Beechey married Frideswide Maria Moore Smyth (1819–85), eldest daughter of Robert Smyth of Portlick castle, Westmeath, in 1840. Portlick castle lies on the shore of an inlet of Lough Ree, which is said to be one of the best surveyed lakes in Ireland. Their youngest daughter, Frideswide Fanny Beechey (1845–1919), was born in Galway. She was the first woman to win a prize as a composer of chess problems, the first to edit a newspaper chess column, and the first to publish a book on the game, Chess blossoms (1883). She continued this work for many years with her Dublin-born husband, Thomas Benjamin Rowland (1850–1929).
During the period from 1842, but particularly from 1868 until his death, Richard Beechey was a frequent exhibitor at the RHA, showing sixty paintings in all. These were initially submitted from Limerick, but from 1868 they came from his homes at 2 Belgrave Square, Monkstown, and 110 Pembroke Road in Dublin. He became an honorary member of the RHA in 1868. He also exhibited at the RA (1832–77) (nineteen paintings), and at the British Institution (1833–59) (nine paintings); several of these works, particularly in the period 1858–75, were Irish seascapes. He and his wife moved to Plymouth in 1876 and he spent the last years of his life, after Frideswide's death, at Blenheim House on the Isle of Wight.
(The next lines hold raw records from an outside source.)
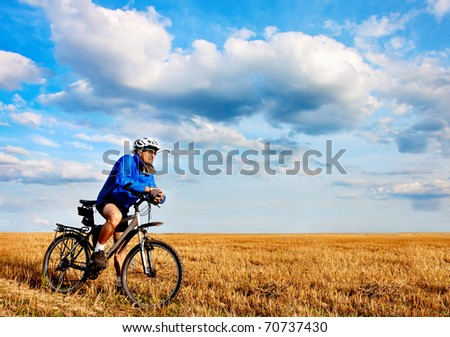 young man on mountain bike on sunny day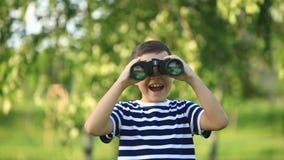 走在公园和看通过双筒望远镜的小男孩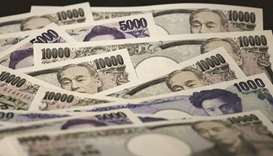 Japanese yen banknotes of various denominations are arranged for a photograph in Tokyo. Despite the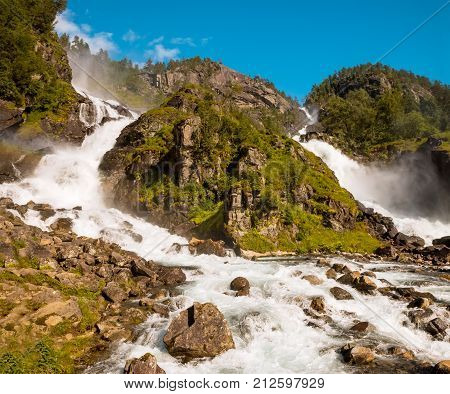 Summer Latefossen twin waterfall in Odda Norway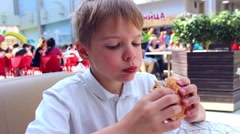 Child eating a bun with a Patty and cheese Stock Footage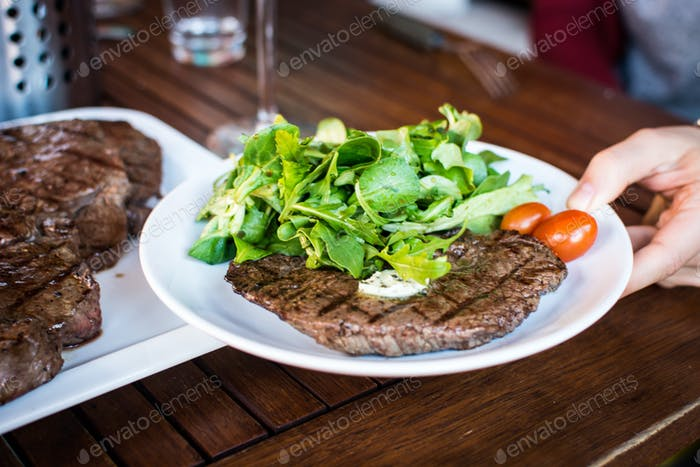 Grilled beef steak with side salad
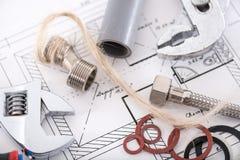 Insieme dei materiali dell'impianto idraulico Fotografie Stock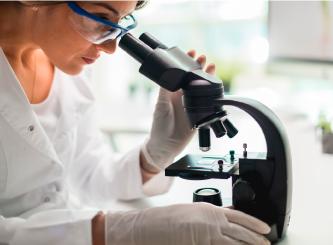 Forschung. Frau an Mikroskop.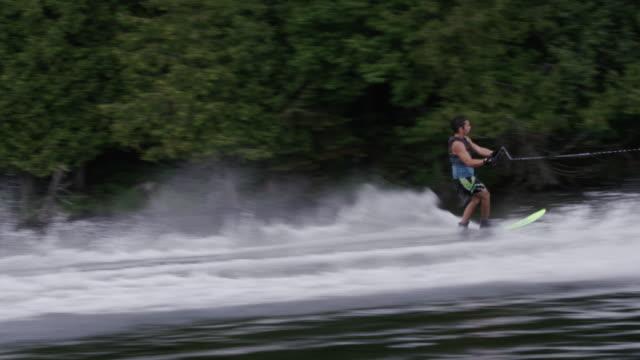 amateur teenage slalom waterskiing waterskier - waterskiing stock videos & royalty-free footage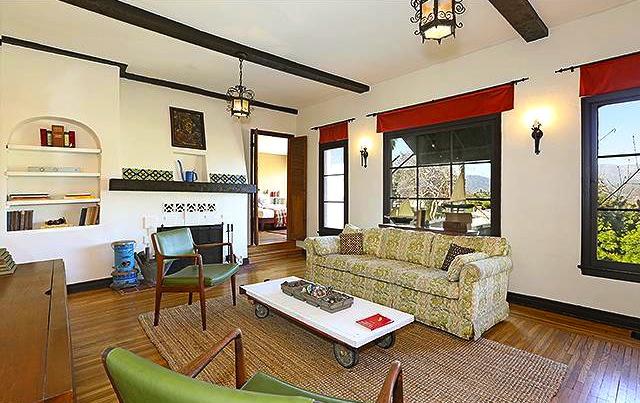 Living room with beamed ceiling, original windows, original wood floors and views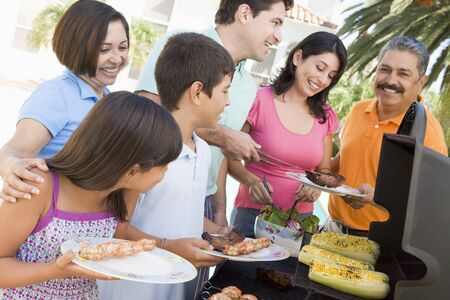 Family Enjoying A Barbeque photo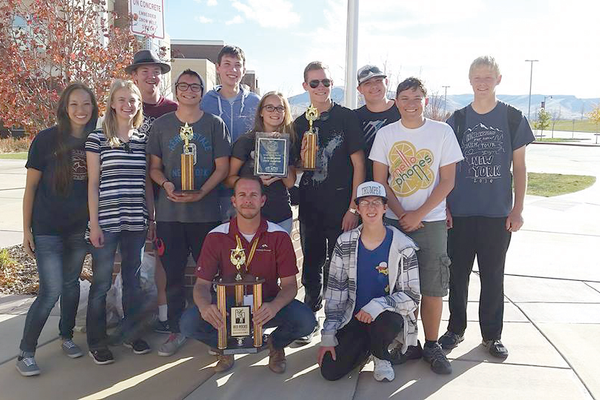Herriman High School Band students and their director, Brandon Larsen, pose for a photo after winning the Red Rocks UMEA State Championships in St. George on Oct. 28. (Herriman High School Band)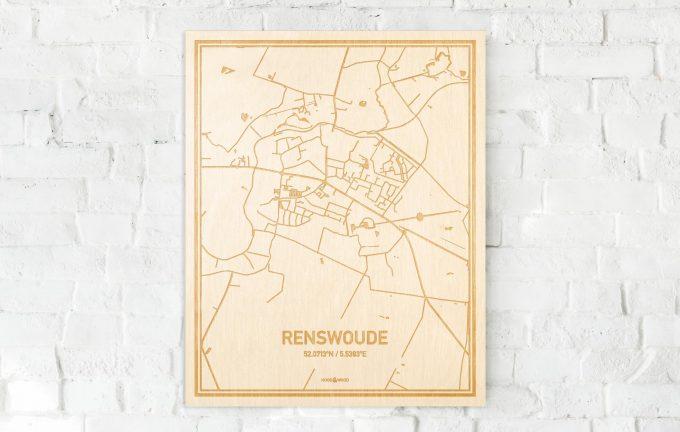 De kaart Renswoude aan een witte bakstenen muur. Prachtige persoonlijke muurdecoratie. Lasers graveren Renswoude haar straten, buurten en huizen waardoor een prachtige plaats in Utrecht mooi in kaart gebracht wordt.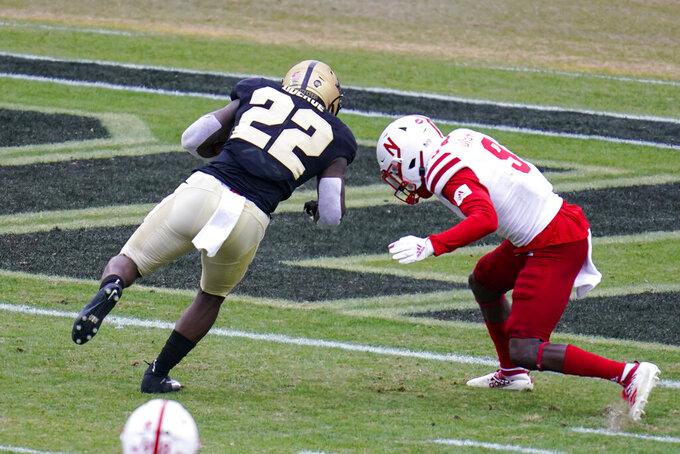 Purdue running back King Doerue (22) goes over Nebraska safety Marquel Dismuke (9) for a touchdown during the second quarter of an NCAA college football game in West Lafayette, Ind., Saturday, Dec. 5, 2020. (AP Photo/Michael Conroy)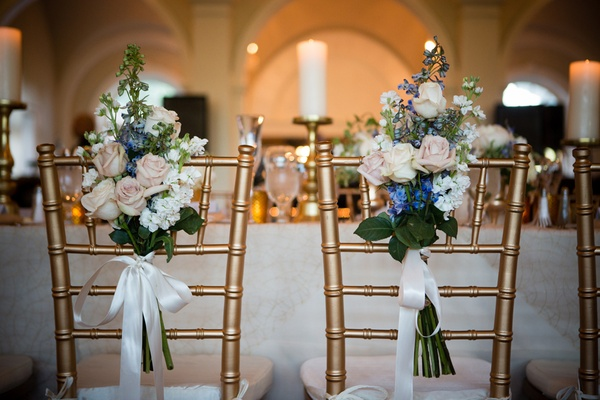 gold chiavari chairs with bouquet tied on back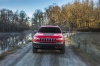 Picture of a driving 2020 Jeep Cherokee Trailhawk 4WD from a frontal perspective
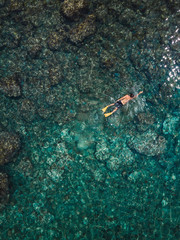 Indonesia, Bali, Man swimming in ocean at Amed beach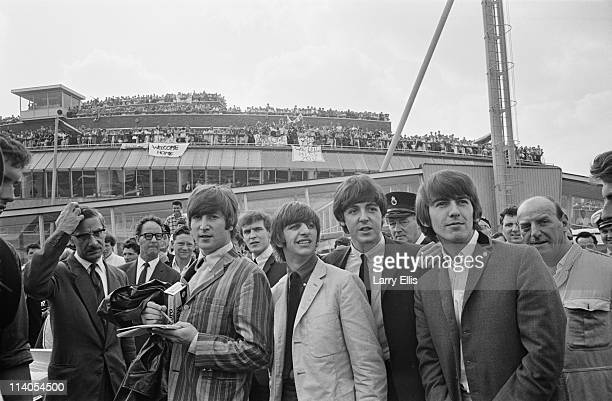 The Beatles arrive at London Airport after a flight from Stockholm in Sweden 30th July 1964 From left to right John Lennon Ringo Starr Paul McCartney...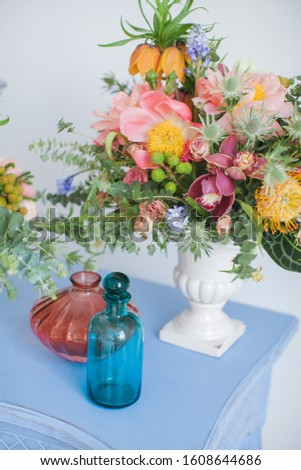 Workshop on creating a bouquet and floral arrangements in the style of boho chic. Pink peonies, red roses, green eucalyptus. Bouquets in ceramic vases on a wooden blue table. #1608644686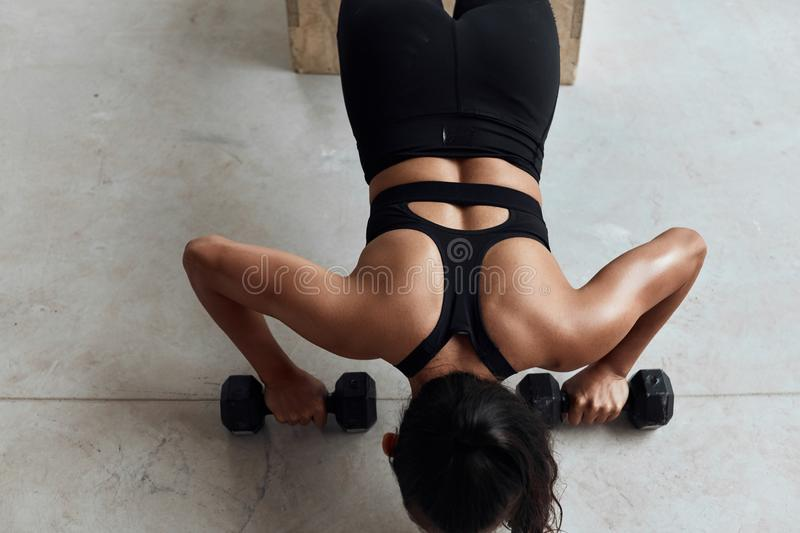 Pretty gym woman push-up dumbbells in gym. Top view on muscular female during push ups with dumbbells. Bodybuilding royalty free stock photography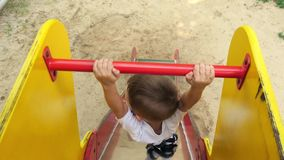 Kameran följer pojken som går ner barnens glidbana på lekplatsen Lycklig unge som in spelar på lekplatsen lager videofilmer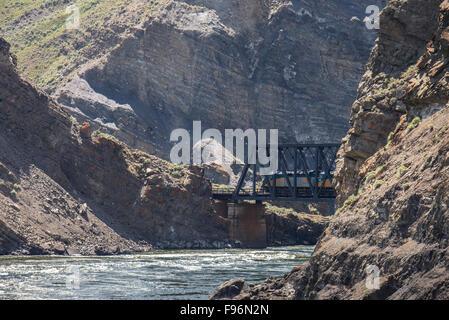 Train locomotive going over a trestle bridge in the Black Canyon near Ashcroft, British Columbia, Canada. - Stock Photo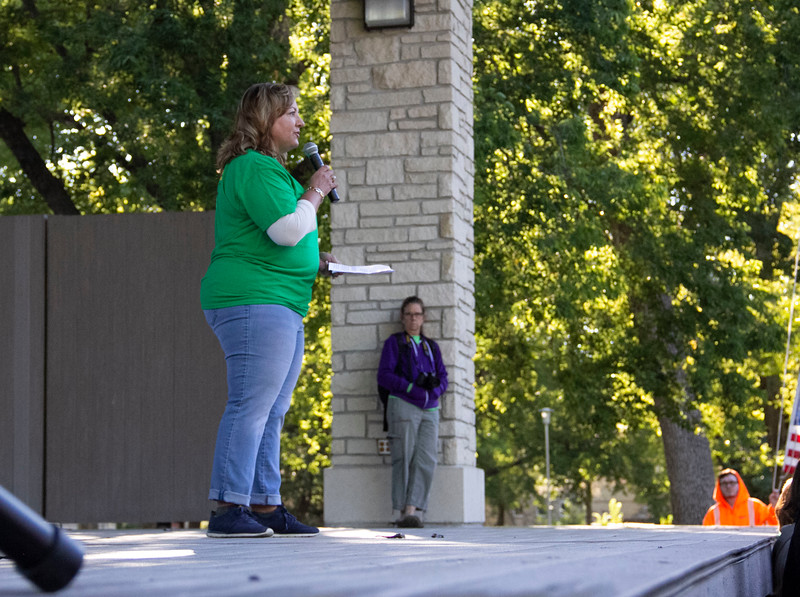 A representative from Edward Jones talks in front of the crowd at the ceremony before the Walk to end Alzheimer's. Over 50 Edward Jones employees participated in the walk.  (Jessica Cude | Collegian Media Group)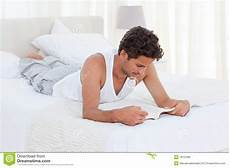reading a book on his bed stock image image 18107081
Beechey's pictures for the RHA feature mainly Irish themes, including notable seascapes of Achill Island, Clare Island, Sybil Head, Slea Head, Eagle Island, and the entrances to the port of Limerick and Cork harbour. He painted a number of lighthouses and lightships, characteristically under rough conditions, and he portrayed yacht races, such as those of the regatta at Kingstown (Dún Laoghaire), in great detail, recording accurately the rigging and other details of the competing craft against translucent wave effects. Examples of his paintings are owned by the waterfront sailing clubs in Dún Laoghaire and the commissioners of Irish lights in Dublin, and others are at Osborne House, Isle of Wight, and the National Maritime Museum in Greenwich. He is said by Archibald to be ‘the best seascape painter that the Navy ever produced’ (Archibald, 65). While most of his pictures depict the coast and shipping, he also exhibited a number of dramatic landscapes, mainly showing scenes in the area around Killarney. Besides his oils, he painted ‘extremely competent’ (Crookshank and Glin, 170) watercolours; those of Askeaton castle and Castle Connell, completed during the survey of the Shannon in the 1840s, are notable.